== WORK TO DO ==
Gather each line below containing the word "that", and copy those lines out in full. Case counts.

== INFORMATION SHOWN ==
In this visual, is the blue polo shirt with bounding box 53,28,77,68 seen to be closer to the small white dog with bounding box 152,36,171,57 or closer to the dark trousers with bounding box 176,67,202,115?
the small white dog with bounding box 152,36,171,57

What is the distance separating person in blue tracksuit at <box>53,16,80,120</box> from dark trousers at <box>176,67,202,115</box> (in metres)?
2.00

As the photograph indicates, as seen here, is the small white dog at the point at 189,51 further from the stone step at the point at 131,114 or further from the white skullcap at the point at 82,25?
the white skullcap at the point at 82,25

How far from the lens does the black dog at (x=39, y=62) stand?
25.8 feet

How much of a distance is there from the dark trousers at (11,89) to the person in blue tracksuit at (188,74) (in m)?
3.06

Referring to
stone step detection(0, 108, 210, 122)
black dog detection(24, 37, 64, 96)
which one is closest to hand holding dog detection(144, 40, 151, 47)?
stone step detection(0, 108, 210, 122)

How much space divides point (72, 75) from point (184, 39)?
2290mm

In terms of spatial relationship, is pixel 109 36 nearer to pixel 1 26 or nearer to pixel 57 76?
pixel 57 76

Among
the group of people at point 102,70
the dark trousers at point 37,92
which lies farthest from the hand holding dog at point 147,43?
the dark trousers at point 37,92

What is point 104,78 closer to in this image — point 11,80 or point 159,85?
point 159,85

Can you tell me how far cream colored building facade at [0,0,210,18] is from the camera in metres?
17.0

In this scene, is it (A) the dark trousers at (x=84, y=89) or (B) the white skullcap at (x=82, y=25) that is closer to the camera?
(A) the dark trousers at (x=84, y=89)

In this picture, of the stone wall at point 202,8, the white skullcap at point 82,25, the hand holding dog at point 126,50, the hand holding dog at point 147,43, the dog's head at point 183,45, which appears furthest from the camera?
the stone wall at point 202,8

* * *

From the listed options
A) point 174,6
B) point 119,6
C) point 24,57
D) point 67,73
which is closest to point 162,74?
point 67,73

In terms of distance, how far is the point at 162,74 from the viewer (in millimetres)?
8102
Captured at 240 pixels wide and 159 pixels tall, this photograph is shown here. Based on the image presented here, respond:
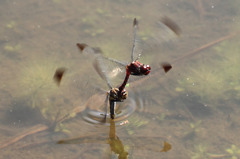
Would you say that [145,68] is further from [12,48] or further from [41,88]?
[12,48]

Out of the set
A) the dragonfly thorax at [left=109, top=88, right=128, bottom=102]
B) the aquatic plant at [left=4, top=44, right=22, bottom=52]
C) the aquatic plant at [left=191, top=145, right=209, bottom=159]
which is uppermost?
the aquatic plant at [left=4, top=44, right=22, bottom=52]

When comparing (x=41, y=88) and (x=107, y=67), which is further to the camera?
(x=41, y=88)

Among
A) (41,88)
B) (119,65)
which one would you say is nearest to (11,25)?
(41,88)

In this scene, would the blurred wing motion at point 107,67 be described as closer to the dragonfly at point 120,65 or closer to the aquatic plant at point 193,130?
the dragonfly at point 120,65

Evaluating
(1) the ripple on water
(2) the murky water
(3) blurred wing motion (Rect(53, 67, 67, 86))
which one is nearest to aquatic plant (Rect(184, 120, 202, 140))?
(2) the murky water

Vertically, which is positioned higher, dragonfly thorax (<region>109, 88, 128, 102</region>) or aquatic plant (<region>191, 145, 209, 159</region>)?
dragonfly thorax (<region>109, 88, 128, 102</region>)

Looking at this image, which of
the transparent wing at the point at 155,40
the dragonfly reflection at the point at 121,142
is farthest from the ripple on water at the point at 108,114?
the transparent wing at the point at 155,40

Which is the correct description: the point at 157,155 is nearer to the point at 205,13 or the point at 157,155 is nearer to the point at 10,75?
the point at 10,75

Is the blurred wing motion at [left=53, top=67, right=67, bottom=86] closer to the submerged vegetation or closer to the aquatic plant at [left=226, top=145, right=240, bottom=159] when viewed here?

---

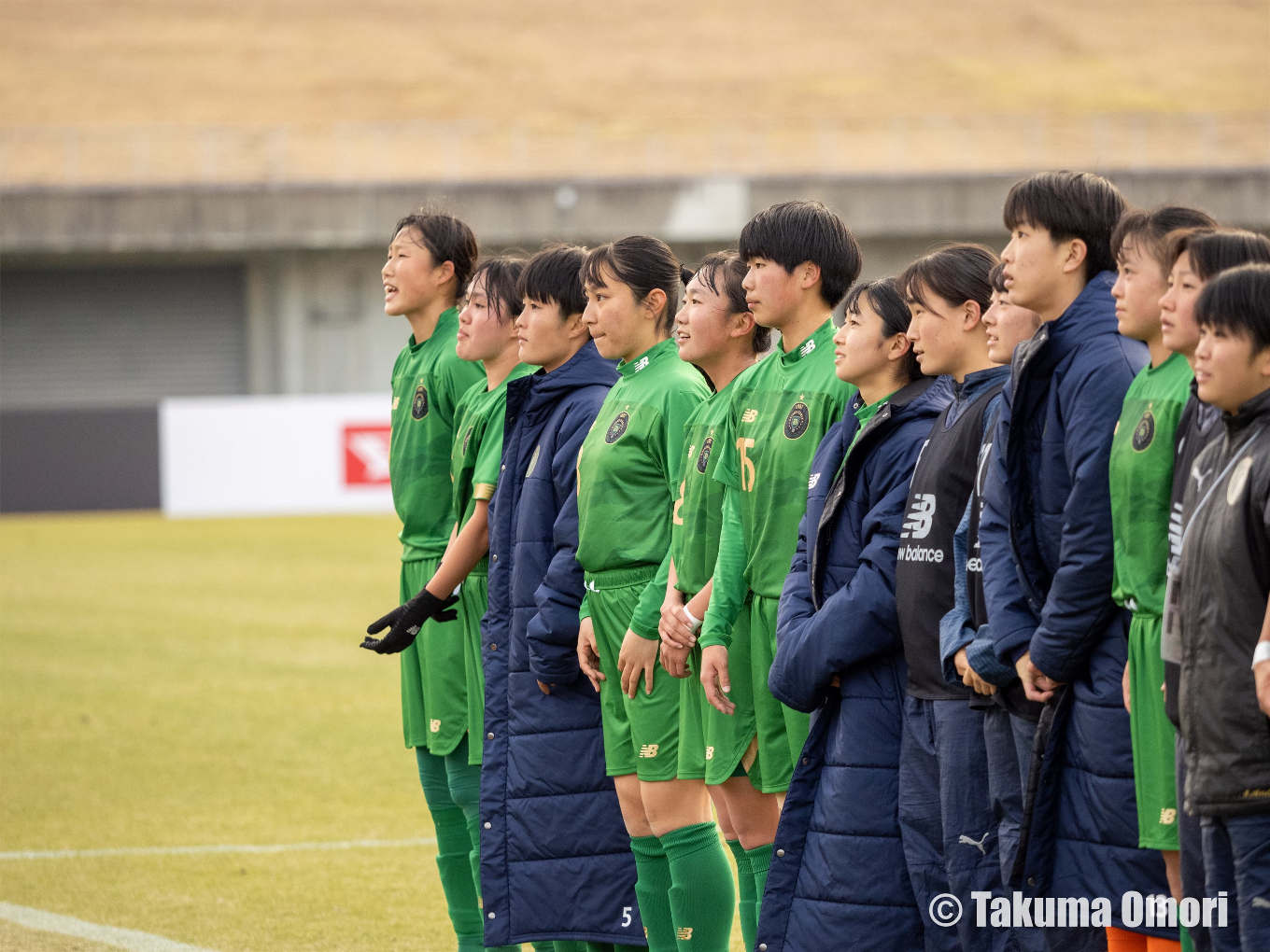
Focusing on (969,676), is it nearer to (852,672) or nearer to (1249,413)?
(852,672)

== SOLUTION ==
In this scene, is it (A) the dark trousers at (x=84, y=89) or (B) the white skullcap at (x=82, y=25) that is closer to the camera?
Would you say that [145,68] is further from [12,48] or further from [41,88]?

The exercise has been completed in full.